Creating a unique personalised filter by using machine learning and leveraging semantics

IN-DEPTH: LikeCube’s co-founder Eleanor Ford talks about machine learning, a technique that can complement or even disrupt more traditional marketing communication strategies, and how the same is signalling the beginning of a new era in online travel.

Published: 27 Aug 2010

IN-DEPTH: LikeCube’s co-founder Eleanor Ford talks about machine learning, a technique that can complement or even disrupt more traditional marketing communication strategies, and how the same is signalling the beginning of a new era in online travel.

By Ritesh Gupta

One of the critical steps in shaping up true one-to-one marketing communications is related to organising, analysing and segmenting the database.

Many companies make the mistake of rushing through these strategic steps in order to implement the tactical portion of their marketing plan. This is termed as a critical mistake.

A one-to one marketing communications plan is a 360-degree examination of the customer: their intent, motivations, demographics and psychographics, geography, media consumption, as well as transactions.

Desires aren’t static

A strong understanding of the target customer base and the product catalogue is certainly a must have, but it is also important to acknowledge that people’s desires aren’t static, says LikeCube’s co-founder Eleanor Ford.

Ford says they evolve and change rapidly, faster than the time it takes to do a manual analysis and segmentation of a marketing database.

“As an example, a customer may be, within the same month, looking at planning a family vacation for the summer, searching for a romantic weekend gateway, and booking a business trip all from the same website. He might also be reviewing restaurants and sharing comments about an exposition he saw while sharing his location from his mobile, which says a lot about who he is. How does your one-to-one marketing strategy accounts for this? Clearly, there is a need to become much more agile, dynamic and holistic,” pointed out Ford, who is scheduled to speak at the forthcoming two-day Online Marketing and Social Media Strategies for Travel Summit Europe 2010 (5-6, October) to be held in Prague.

“I think communication should be based on the context, the search and the journey – e. g. how one’s taste might change or evolve over time. It all comes down to finding the right stuff for that person at that moment in that place. It’s about narrow-casting communications in real-time. Database segmentation alone can’t address it any more.

New Era

Ford says the opportunity lies in the amount of user generated data, which is exploding (e. g. ratings and reviews, likes, check-ins) thanks to mobile phone and social media platforms.

“We are at the beginning of a new era in online travel, the one of machine learning, which can complement or even disrupt more traditional marketing communication strategies. LikeCube uses machine learning and leverages semantics dynamically understanding what people might like at the moment they search, creating a unique personalised filter through which they can see what’s most relevant to them,” shared Ford.

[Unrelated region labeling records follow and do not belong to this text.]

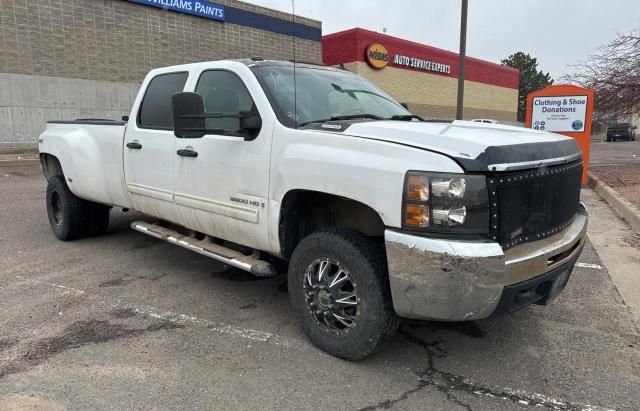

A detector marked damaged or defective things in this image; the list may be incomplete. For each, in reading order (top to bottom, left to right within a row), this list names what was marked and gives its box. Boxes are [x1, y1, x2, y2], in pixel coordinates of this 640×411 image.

crack in asphalt [0, 320, 181, 382]
crack in asphalt [358, 330, 612, 411]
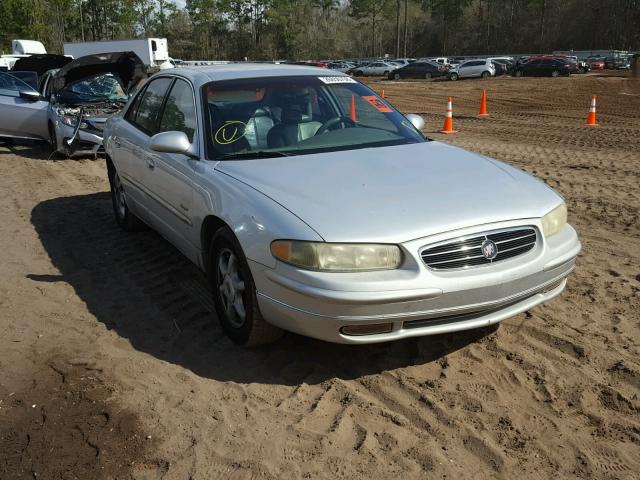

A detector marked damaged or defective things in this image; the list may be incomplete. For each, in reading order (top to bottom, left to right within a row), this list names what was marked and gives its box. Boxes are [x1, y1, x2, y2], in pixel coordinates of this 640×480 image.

wrecked car [0, 52, 144, 158]
damaged front end [50, 51, 145, 158]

LikeCube uses two types of data:

  • Meta-data (categories, attributes, tags, etc) and,
  • User activity (ratings and reviews, check-ins, buying history, wish lists, searches, click-stream, etc).

The company says it can personalise a site using any combination of the above data. This means solutions like when a user searches for a type of product (e. g. romantic hotel in Paris), results in only products that LikeCube’s algorithms estimate a user will like.

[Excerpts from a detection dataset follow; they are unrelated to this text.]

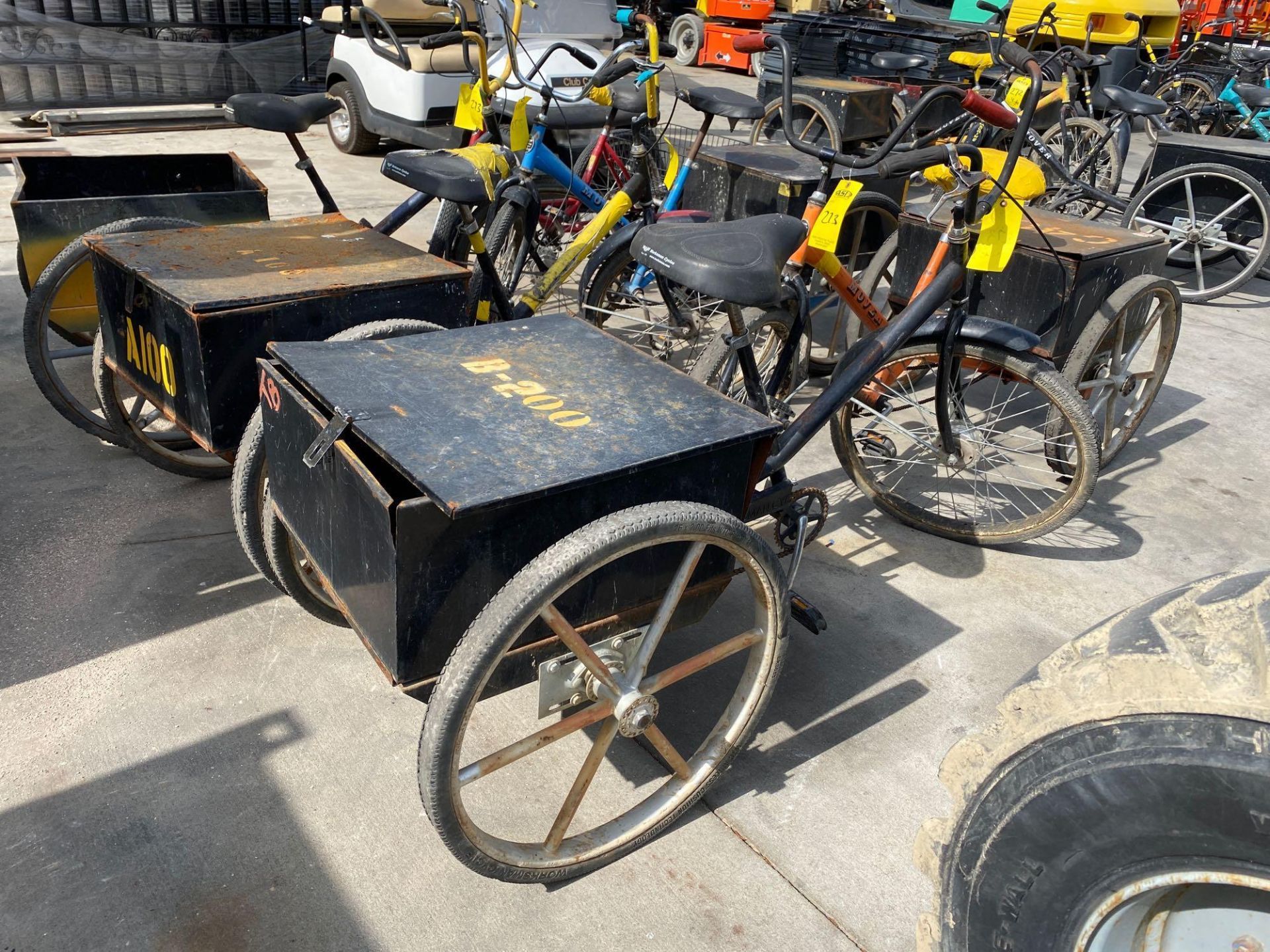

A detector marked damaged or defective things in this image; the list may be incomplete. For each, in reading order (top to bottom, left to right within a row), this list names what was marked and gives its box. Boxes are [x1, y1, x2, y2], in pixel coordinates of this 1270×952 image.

rusty metal box [10, 153, 269, 338]
rusty metal box [88, 214, 471, 457]
rusty metal box [677, 141, 910, 238]
rusty metal box [889, 209, 1164, 360]
rusty metal box [262, 316, 778, 693]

Assessing the maturity level, Ford says travel personalisation is still in its infancy.

She added, “One can look at Amazon which has spent 10 years on personalised recommendations for books and products and is now certainly reaping significant benefits from it - about 30 percent of their revenues come from products recommended by their engine -, but many people still complain that it isn’t good enough at predicting all types of products. So there is plenty of room for growth.”

“However, the travel industry is an agile business sector often keen to gain advantage through new technologies and creative solutions which is why this business sector has been one of our key focuses in recent months,” said Ford.

Machine learning - algorithms that use data to infer behavioural patterns and predict things - is highly dependant on the amount and type of data available.

“We are seeing an exponential growth of data at the moment that can be used in different ways to learn about people and places, and this involves identity, location, actions and things that are yet to be even thought of. With that growth will come smarter and smarter applications, that are truly sci-fi in terms of service delivery, understanding, intuition,” Ford said.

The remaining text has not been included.